Research suggests that only 12% of men receiving testosterone prescriptions underwent appropriate testing.
Only a small fraction of men prescribed testosterone therapy receive the diagnostic testing recommended by clinical guidelines, according to a study presented at ENDO 2026, the Endocrine Society’s annual meeting.
The retrospective chart review, presented by Sophia Sinha, MD, clinical assistant professor at the University of Michigan, analyzed 200 males diagnosed with hypogonadism who received an initial testosterone prescription between 2020 and 2025.
Data revealed that only 12% of patients met the criteria for guideline-concordant testing. This includes having two low morning testosterone levels—defined as total testosterone less than 300 ng/dL, free testosterone less than 70 pg/mL, or low bioavailable testosterone—measured between 5 am and 10 am. Criteria also included having luteinizing hormone or follicle-stimulating hormone measured and having no contraindications to the therapy.
“Our study findings highlight opportunities to improve patient care and reduce inappropriate testosterone prescribing. Long-term, these findings can lead to quality-improvement efforts and clinical decision support tools that promote consistent, guideline-concordant testosterone prescribing,” says Maria Papaleontiou, MD, associate professor at the University of Michigan, in a release.
Laboratory Assessment Trends
Regarding other laboratory assessments, 62% of patients had a prostate-specific antigen (PSA) test, and 77% had a complete blood count measured in the year before their initial prescription. Before being prescribed testosterone, 1.5% of the men had a PSA level greater than 4 ng/mL, and 55% had obstructive sleep apnea.

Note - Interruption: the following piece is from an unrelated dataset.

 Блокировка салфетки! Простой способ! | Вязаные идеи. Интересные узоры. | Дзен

The study population had a mean age of 52.5 years. The most common coexisting medical conditions among the participants included obesity (63%), hypertension (52%), depression (40%), diabetes (28%), and arthritis (28%).
Prescriber Patterns
The researchers also tracked which specialties were issuing the prescriptions. Primary care physicians wrote 45% of the prescriptions, followed by urologists at 35.5%, and endocrinologists at 18%. Other specialists accounted for the remaining 1.5%. The most common prescription type was a topical formulation, used by 68.5% of the patients.
Sinha and Papaleontiou suggest that improving adherence to guidelines can help prevent avoidable risks for individuals who may not have a true clinical need for the therapy.
“Future studies should evaluate whether targeted interventions are needed,” says Papaleontiou in a release.